The LMB congratulates Michel Goedert, who this year has reached the milestone of forty years working at the LMB.
Michel joined the LMB as a postdoctoral scientist in the Director’s Section (renamed Genome Studies in 1991), after receiving an MD from the University of Basel, Switzerland, and a PhD in Pharmacology from the University of Cambridge. He became a Group Leader at the LMB in 1988. Following closure of the Genome Studies Section, Michel joined the Neurobiology Division in 1995. He served as Head of Neurobiology, solely or jointly, from 2003 until 2016.
Throughout his forty years at the LMB, Michel has dedicated his research to a better understanding of Alzheimer’s and other neurodegenerative diseases, resulting in several significant breakthroughs. In 1987, Michel began working with Aaron Klug, Tony Crowther, Claude Wischik and John Walker to decipher the molecular nature of the paired helical and straight filaments of Alzheimer’s disease. By 1988 the group had shown that tau protein is an integral component of these filaments. This work also led to identification of the tau isoforms that are expressed in central and peripheral nervous systems. In 1998, Michel and his collaborators showed that inherited mutations in the tau gene can cause a form of dementia that is accompanied by abundant filamentous tau inclusions, establishing that the dysfunction of tau protein is sufficient to cause neurodegeneration and dementia. The assembly of tau into amyloid filaments and their prion-like propagation through the brain are characteristic of a number of neurodegenerative diseases.
In 1997, working with Maria Grazia Spillantini and Ross Jakes, Michel identified alpha-synuclein as the major component of Lewy bodies and Lewy neurites, which are the defining neuropathological characteristics of Parkinson’s disease and dementia with Lewy bodies.
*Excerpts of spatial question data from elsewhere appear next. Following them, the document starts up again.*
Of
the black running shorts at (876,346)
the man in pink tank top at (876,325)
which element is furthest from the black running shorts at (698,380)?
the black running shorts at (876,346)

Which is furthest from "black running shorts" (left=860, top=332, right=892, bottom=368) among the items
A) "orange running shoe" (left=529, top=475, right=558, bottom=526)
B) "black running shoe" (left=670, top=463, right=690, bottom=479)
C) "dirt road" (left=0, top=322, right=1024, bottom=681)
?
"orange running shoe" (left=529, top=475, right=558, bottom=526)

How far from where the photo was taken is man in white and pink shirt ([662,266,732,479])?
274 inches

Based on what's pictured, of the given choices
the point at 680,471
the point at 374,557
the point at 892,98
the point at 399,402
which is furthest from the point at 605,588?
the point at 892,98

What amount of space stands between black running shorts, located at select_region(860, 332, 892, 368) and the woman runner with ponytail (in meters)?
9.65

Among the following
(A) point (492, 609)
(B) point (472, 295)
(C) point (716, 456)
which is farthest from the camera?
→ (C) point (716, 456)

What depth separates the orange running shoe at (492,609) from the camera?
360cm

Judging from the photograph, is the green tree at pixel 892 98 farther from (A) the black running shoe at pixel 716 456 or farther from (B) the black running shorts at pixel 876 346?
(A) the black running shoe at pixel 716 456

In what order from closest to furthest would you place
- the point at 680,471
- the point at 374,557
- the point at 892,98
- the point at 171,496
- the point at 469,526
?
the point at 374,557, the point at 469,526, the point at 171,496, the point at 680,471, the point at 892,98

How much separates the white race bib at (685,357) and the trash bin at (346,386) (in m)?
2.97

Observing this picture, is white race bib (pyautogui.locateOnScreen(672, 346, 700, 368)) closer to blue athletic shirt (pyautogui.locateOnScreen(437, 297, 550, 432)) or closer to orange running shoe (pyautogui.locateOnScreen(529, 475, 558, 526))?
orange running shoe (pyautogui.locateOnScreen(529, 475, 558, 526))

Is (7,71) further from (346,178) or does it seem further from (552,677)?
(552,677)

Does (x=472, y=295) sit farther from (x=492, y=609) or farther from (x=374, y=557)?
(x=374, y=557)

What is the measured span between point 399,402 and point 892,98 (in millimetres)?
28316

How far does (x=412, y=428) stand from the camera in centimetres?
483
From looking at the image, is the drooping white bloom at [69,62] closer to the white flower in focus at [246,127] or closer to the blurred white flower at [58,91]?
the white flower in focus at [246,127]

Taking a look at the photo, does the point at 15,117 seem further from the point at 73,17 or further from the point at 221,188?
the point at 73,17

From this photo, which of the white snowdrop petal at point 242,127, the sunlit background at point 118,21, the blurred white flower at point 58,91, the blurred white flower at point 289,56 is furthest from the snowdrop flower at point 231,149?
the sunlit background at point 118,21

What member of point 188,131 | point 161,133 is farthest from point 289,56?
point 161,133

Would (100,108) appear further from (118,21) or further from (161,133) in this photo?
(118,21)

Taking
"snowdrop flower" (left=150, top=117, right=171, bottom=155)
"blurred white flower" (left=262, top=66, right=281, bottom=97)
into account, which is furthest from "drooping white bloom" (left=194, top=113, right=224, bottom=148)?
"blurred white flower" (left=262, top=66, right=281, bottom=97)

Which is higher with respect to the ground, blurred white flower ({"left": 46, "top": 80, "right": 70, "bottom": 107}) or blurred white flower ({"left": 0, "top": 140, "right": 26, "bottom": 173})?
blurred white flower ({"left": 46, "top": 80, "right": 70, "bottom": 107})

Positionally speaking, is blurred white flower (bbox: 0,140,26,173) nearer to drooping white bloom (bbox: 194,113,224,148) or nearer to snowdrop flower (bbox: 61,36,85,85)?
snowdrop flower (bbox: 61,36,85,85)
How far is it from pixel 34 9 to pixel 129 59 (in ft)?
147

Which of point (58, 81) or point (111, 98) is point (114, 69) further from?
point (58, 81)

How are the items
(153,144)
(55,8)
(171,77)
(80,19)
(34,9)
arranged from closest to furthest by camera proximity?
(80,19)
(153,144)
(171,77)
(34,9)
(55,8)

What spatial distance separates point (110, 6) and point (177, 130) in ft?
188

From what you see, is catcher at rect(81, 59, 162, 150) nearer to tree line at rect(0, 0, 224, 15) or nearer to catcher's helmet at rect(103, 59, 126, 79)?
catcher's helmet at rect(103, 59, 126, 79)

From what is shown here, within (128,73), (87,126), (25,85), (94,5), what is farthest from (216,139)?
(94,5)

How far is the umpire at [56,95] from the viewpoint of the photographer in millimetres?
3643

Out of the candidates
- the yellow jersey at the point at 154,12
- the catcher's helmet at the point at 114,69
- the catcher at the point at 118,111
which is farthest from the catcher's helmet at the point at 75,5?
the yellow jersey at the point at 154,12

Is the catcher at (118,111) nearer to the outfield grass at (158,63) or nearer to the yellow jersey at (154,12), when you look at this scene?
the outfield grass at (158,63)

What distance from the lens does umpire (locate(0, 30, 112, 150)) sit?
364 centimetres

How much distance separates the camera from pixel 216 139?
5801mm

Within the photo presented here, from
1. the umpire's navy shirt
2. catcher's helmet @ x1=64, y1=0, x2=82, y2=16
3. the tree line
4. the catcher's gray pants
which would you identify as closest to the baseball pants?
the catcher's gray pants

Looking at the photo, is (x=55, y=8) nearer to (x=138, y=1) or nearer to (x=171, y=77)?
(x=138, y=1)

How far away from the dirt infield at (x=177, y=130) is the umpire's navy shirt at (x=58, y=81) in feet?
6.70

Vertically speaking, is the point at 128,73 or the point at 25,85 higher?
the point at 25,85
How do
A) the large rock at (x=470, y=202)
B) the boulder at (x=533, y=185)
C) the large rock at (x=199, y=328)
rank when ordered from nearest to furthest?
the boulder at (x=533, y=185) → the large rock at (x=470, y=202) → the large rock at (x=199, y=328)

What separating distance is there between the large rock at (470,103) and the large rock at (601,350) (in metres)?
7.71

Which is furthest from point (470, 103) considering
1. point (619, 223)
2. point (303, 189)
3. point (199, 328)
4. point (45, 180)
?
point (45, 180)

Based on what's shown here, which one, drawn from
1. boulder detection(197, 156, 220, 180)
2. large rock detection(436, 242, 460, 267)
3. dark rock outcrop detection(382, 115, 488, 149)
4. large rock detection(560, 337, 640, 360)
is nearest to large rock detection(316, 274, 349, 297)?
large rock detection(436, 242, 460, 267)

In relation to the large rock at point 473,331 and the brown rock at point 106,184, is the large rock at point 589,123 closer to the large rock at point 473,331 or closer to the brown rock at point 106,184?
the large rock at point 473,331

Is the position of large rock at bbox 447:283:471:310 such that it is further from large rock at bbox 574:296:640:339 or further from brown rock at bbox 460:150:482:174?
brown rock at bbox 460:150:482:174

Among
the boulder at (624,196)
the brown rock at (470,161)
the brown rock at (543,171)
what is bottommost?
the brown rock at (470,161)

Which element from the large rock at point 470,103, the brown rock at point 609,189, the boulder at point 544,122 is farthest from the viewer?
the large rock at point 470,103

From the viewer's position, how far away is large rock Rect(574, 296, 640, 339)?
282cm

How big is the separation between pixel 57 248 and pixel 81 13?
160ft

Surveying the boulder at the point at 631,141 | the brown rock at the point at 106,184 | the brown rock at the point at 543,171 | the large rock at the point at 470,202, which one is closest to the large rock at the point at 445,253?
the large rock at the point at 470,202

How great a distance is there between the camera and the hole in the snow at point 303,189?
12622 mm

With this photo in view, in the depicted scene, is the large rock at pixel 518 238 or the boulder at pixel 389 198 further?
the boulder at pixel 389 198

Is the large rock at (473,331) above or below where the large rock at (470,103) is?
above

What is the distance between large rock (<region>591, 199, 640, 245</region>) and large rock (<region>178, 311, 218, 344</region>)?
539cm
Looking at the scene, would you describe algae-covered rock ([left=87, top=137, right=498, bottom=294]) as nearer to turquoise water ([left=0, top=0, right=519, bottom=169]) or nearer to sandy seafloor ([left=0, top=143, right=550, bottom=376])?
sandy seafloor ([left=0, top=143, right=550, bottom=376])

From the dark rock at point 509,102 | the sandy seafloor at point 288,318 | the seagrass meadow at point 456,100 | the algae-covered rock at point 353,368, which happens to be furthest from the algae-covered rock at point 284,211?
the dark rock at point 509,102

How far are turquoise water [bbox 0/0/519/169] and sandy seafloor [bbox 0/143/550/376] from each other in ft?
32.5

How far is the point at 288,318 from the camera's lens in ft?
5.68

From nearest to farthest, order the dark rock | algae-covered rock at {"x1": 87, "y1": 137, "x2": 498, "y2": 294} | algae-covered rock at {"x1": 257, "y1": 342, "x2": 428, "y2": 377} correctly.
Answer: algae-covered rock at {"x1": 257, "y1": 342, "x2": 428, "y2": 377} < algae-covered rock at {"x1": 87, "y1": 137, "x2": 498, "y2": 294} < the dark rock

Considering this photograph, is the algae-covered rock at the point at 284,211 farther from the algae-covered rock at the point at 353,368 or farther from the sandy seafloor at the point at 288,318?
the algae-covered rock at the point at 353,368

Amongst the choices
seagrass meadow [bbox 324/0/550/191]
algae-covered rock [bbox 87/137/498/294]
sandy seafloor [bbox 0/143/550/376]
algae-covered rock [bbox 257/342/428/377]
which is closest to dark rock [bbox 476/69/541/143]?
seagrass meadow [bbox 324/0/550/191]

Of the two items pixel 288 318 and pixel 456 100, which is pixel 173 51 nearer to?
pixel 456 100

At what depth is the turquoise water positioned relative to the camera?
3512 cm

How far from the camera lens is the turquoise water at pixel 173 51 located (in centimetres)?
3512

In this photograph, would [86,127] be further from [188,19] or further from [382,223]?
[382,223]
In 1998, he identified multiple system atrophy as the third major synucleinopathy.
Since 2017, Michel has worked closely with Sjors Scheres from the LMB’s Structural Studies Division. Together, their groups have shown that tau and alpha-synuclein amyloid filaments extracted from human brains can adopt distinct structures in different diseases, opening up the possibility to study the underlying mechanisms.